# cold brew-V-standard mead



## Ray Keller (Feb 17, 2005)

I am from a pear only wine makeing background.I wanted to try mead, I've obtained my honey (Orange Blossom). I am not a patient person so this cold brew Idea sounds good, could someone explane the prosess of cold-brew and if this or the standard recipes with 2yrs of waiting would be best.Thanks for any help or info


----------



## nursebee (Sep 29, 2003)

The only thing I have heard of that could possible be brewing related that might go along with a "cold brew" is the lagering process for some kinds of beers. 

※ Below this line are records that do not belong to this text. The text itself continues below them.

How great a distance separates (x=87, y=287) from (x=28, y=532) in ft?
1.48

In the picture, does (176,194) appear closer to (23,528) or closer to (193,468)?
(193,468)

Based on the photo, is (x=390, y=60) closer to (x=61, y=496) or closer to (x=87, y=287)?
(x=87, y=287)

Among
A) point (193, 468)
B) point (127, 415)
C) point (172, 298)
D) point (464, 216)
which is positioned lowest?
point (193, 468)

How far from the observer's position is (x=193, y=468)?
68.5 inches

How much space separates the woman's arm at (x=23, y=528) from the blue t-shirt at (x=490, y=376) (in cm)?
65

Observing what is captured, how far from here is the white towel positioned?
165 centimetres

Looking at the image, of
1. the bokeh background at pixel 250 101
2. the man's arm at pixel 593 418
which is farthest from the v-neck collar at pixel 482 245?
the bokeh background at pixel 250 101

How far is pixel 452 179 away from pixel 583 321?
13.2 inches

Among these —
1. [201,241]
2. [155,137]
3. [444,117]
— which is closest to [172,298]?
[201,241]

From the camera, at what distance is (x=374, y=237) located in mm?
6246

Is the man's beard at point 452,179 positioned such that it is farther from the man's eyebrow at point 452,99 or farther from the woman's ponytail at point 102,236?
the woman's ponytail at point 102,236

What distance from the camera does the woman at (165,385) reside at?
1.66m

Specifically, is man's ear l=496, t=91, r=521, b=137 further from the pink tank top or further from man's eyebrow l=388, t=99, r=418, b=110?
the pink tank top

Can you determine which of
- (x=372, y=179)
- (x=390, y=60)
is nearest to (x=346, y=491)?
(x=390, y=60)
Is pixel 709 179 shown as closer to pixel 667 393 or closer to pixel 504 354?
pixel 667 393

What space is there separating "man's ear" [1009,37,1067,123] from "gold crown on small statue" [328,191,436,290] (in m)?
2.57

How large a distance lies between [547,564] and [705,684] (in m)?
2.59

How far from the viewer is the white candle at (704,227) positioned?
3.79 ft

The kind of yeast you use ought dictate the the temperature.


----------



## Ben Brewcat (Oct 27, 2004)

If by cold-brew you mead no-heat must preparation, it's common and recommended. However I've not heard anything about it making a mead "faster". Actually boiled meads will usually clear out somewhat _faster_ than a no-heat, though there are detriments to this method too. See the intro to meadmaking for a brief discussion of these methods.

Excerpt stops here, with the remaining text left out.